- Task details -
From the entries below, reproduce exactly the line containing "Le Festin, Hors-série, Octobre", the line containing "Uśmiechnij się i", and every line in between, with nothing added.

- Available data -
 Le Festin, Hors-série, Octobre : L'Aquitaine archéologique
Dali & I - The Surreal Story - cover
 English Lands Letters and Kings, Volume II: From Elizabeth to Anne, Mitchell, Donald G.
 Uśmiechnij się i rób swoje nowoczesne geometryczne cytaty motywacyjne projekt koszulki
---
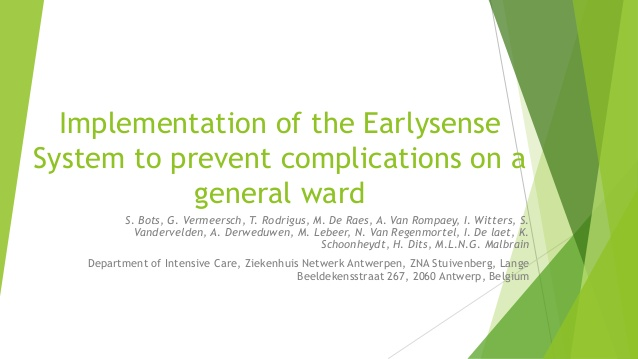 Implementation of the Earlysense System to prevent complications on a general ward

- Solution below -
 Le Festin, Hors-série, Octobre : L'Aquitaine archéologique
Dali & I - The Surreal Story - cover
 English Lands Letters and Kings, Volume II: From Elizabeth to Anne, Mitchell, Donald G.
 Uśmiechnij się i rób swoje nowoczesne geometryczne cytaty motywacyjne projekt koszulki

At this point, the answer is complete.